Task — For the entries below, copy exactly the line that contains "Balade à vélo" through the line that contains "Tmax 530 SX", both ends included, and exclude all pictures.

Start of Exercise inputs

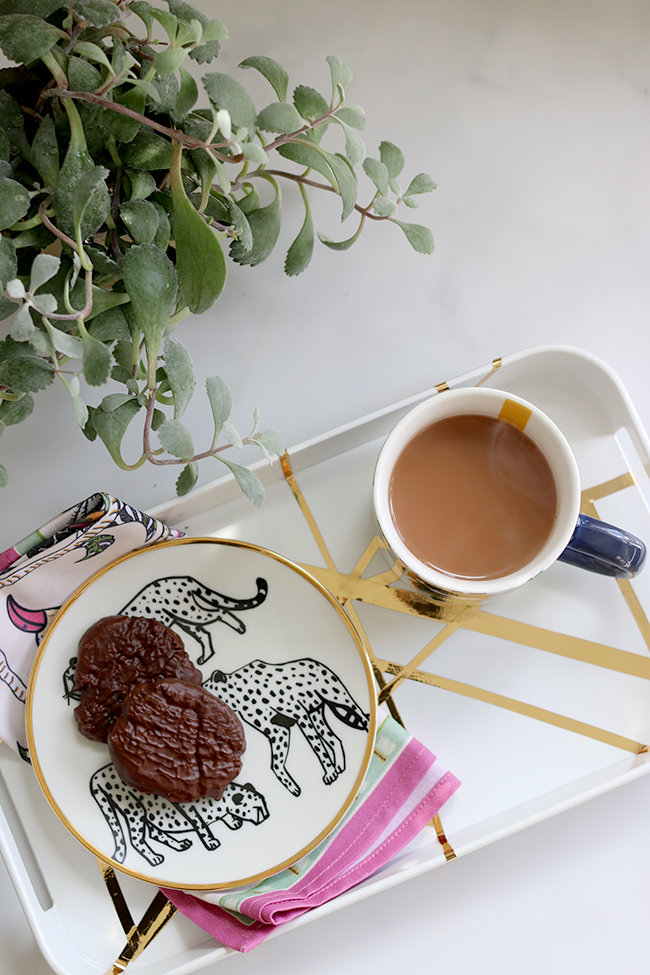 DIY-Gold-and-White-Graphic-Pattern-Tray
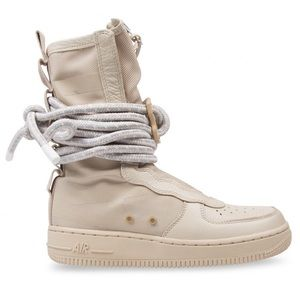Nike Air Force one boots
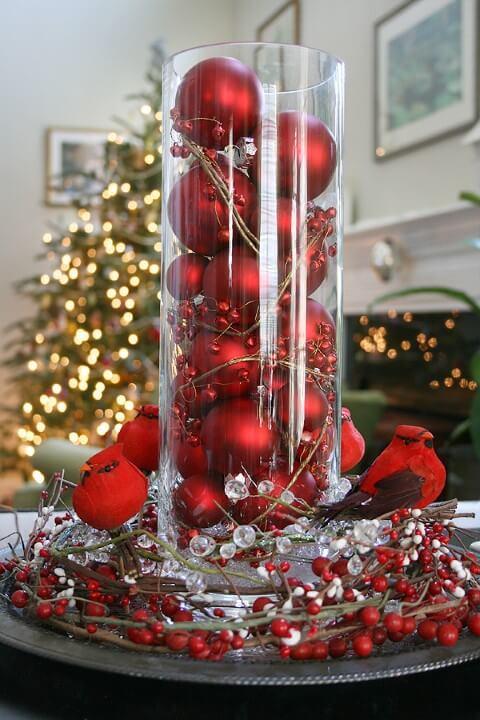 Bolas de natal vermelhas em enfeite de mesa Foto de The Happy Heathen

End of Exercise inputs
Start of Exercise inputs

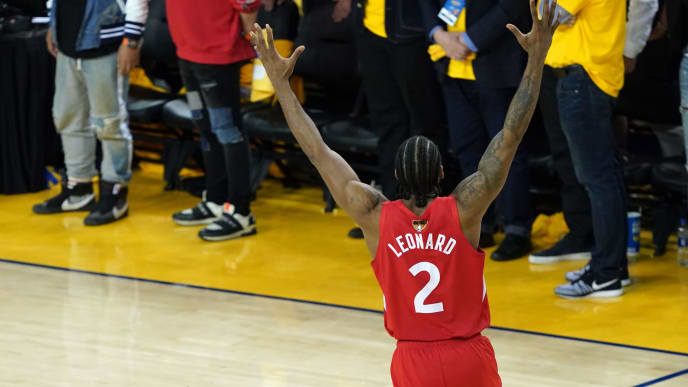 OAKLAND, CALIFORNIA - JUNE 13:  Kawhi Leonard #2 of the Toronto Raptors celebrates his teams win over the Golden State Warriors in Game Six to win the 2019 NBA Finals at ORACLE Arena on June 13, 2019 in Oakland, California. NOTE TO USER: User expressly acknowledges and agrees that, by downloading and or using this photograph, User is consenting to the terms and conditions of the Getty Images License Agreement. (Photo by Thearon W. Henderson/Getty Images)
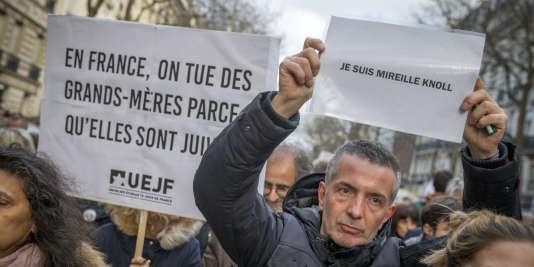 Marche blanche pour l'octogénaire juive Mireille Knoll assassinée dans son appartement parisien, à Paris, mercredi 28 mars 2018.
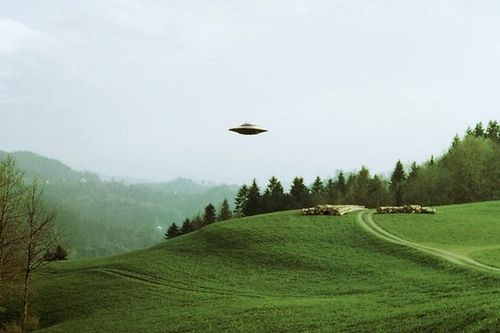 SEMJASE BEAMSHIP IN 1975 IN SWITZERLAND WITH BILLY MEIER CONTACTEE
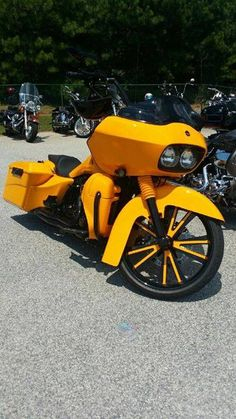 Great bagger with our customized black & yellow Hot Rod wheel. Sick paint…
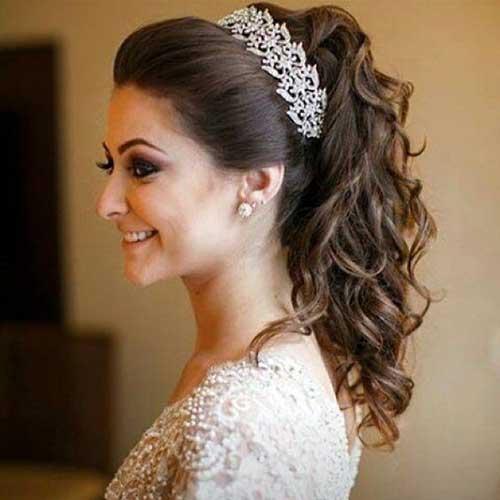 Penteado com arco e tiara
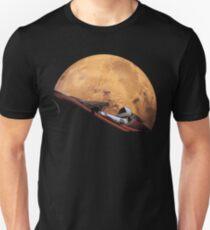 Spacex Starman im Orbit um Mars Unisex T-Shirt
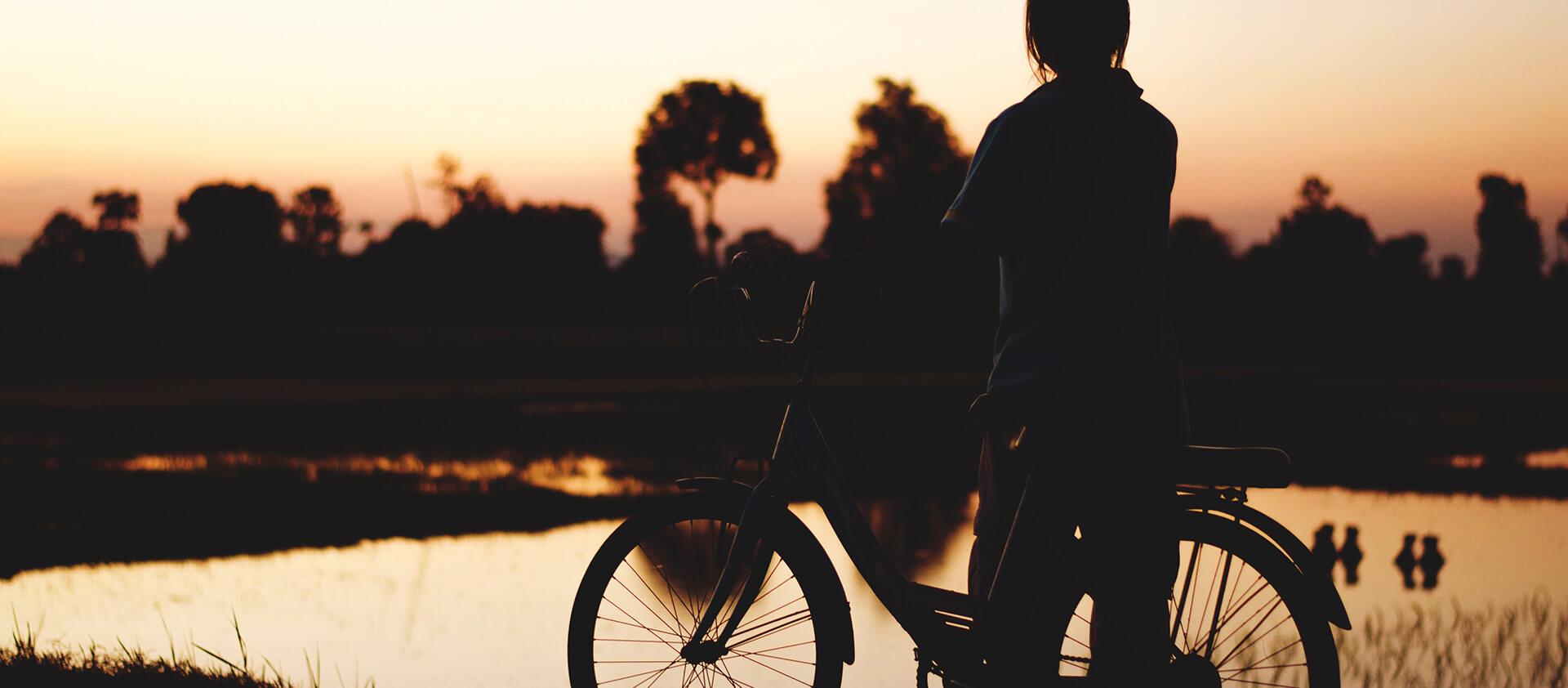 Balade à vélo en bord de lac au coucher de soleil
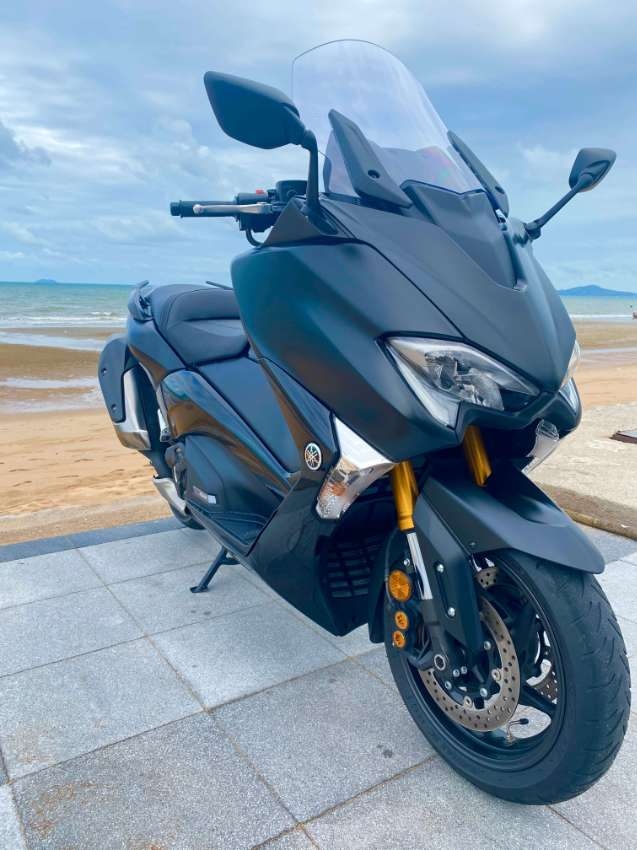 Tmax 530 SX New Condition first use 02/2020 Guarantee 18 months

End of Exercise inputs

Written response —
 Balade à vélo en bord de lac au coucher de soleil
 Tmax 530 SX New Condition first use 02/2020 Guarantee 18 months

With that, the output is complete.